Together, Towards Freedom is a mural created by lead artist Langston Allston and twelve young artists from the YAM team. The mural depicts the harm of incarceration and the reimagining of a brighter future. Seen throughout the mural are messages of youth experiences in their day to day lives, and the history from which these issues are rooted. The first panel of the mural represents the slave trade, the beginning of the United States’ brutal policies, then transitions into a depiction of the terror and distrust that police and prisons inflict upon our communities today. Here people are fleeing police, followed by the stark landscape of a prison.
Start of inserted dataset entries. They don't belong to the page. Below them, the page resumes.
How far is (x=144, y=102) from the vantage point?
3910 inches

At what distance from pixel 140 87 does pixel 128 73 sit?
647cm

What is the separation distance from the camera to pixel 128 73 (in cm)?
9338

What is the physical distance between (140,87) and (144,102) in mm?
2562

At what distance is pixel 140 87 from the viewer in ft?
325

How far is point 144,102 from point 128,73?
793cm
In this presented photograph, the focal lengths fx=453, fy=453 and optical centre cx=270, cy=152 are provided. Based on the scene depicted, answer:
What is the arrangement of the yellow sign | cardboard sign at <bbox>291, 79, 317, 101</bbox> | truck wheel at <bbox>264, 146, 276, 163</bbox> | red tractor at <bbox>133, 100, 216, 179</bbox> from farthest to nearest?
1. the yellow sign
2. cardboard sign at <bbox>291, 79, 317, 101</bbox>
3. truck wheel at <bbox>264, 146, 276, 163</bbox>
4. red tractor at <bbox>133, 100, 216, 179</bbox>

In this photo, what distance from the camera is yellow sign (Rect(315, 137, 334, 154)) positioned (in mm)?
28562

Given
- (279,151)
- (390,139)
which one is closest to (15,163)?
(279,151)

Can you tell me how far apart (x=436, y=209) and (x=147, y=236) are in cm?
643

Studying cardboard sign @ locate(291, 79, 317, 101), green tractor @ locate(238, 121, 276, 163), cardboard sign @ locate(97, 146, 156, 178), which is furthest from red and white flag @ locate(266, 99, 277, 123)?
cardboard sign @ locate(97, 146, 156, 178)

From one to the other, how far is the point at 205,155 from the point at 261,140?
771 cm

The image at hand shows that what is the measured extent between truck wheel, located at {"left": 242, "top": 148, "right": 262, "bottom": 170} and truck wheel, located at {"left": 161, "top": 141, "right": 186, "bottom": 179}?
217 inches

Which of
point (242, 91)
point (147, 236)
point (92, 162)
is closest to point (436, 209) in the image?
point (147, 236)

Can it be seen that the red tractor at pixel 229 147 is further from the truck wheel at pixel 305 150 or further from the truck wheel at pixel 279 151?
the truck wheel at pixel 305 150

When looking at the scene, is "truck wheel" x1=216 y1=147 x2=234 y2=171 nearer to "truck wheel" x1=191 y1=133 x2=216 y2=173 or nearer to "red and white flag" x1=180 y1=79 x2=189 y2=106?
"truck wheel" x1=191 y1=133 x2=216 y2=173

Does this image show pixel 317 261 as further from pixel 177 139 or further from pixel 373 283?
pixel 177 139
This bleak imagery is interrupted by an embrace, meant to show the power of community care. Behind this embrace, the same prison is now crumbling and overgrown. The next three pink panels illustrate a world being carved out of the rubble of the prison, with overgrowth turning into a flowering garden that can support a community. Woodcuts from the youth artists are placed throughout the piece to underscore specific historical moments. These moments are shared to showcase what brought our society here, and specific steps which can help to escape the current structures. The process of arriving at this design has taken several different forms. The YAM team started by drawing and discussing how they wanted to portray a world without prisons. Artists elected to create a narrative arc that brought viewers from the roots of the prison system into a future without it. To that end, the mural begins in the dark of night and concludes with the sun setting on a new day.

Langston Allston (b. circa 1992, Urbana, IL; based in New Orleans, LA) is an artist and muralist. His work tells stories and explores hidden histories using a process of site-specific research and installation. Allston has created several public projects and collaborative murals in New Orleans including the Andre Callioux memorial at St. Rose de Lima church on Bayou Road, and the NOCCA Institute Homer Plessy memorial mural, with lead artist Ayo Scott. In 2018, his work was the subject of a solo exhibition with the National Public Housing Museum in Chicago. Allston’s paintings have also been presented at the Museum of Contemporary African Diaspora Art in Brooklyn and featured locally by Paper Monuments and the Contemporary Arts Center. His work has also been supported by an artist residency at the Joan Mitchell Center. He earned a BFA in painting at the University of Illinois Urbana-Champaign in 2014.